やっと、この事件の動機のようなものが報道された。中国政府は「偶発的な事件」として政治問題化を避けてきたが、犯人は次のように供述しているという。「職探しがうまくいかず不満を持っていた」「何か大きなことをすれば自分が注目され、日本人を刺せば反響が大きく、自分を支持してくれる人もいるだろうと思った。日本人学校の場所はネットで探した」と。男は定職についていなかったらしい。
この犯人の男の供述を読んだときに、頭によぎったのは「JOKER」だ。2019年に封切られたこの映画は、社会現象を巻き起こした。バットマンの敵役であるJOKERだが、心優しい男が「殺人鬼JOKER」に変貌していく過程を丁寧に描いている。この映画の影響か、日本でも「JOKER」を模した事件が発生した。改めて、誰の心の中にも「JOKER」は潜んでいるということは自覚しなければならない。自分の中の「JOKER」を抑え込んでいるのは、理性であり、相手の気持ちを図るシンパシーだろう。自分の報われない境遇への不満が、理性やシンパシーの蓋を弾き飛ばした時、誰もが「JOKER」になりうる。

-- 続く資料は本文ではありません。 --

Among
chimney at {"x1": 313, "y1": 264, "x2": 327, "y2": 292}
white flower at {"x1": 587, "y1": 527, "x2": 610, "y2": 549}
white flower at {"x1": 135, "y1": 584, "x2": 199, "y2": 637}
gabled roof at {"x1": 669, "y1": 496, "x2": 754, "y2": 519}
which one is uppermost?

今、「ジョーカー フォリ・ア・ドゥ」が上映されている。「フォリ・ア・ドゥ」とは、フランス語で「二人狂い」を意味し、1人の妄想が他の人に感染して同じ妄想を共有する精神障害を意味するらしい。この映画、果たしてどんな映画なのか。再び、JOKERの狂気が現れるのか、それともJOKERの内面に切り込む映画なのか。観るには、覚悟が要るだろう。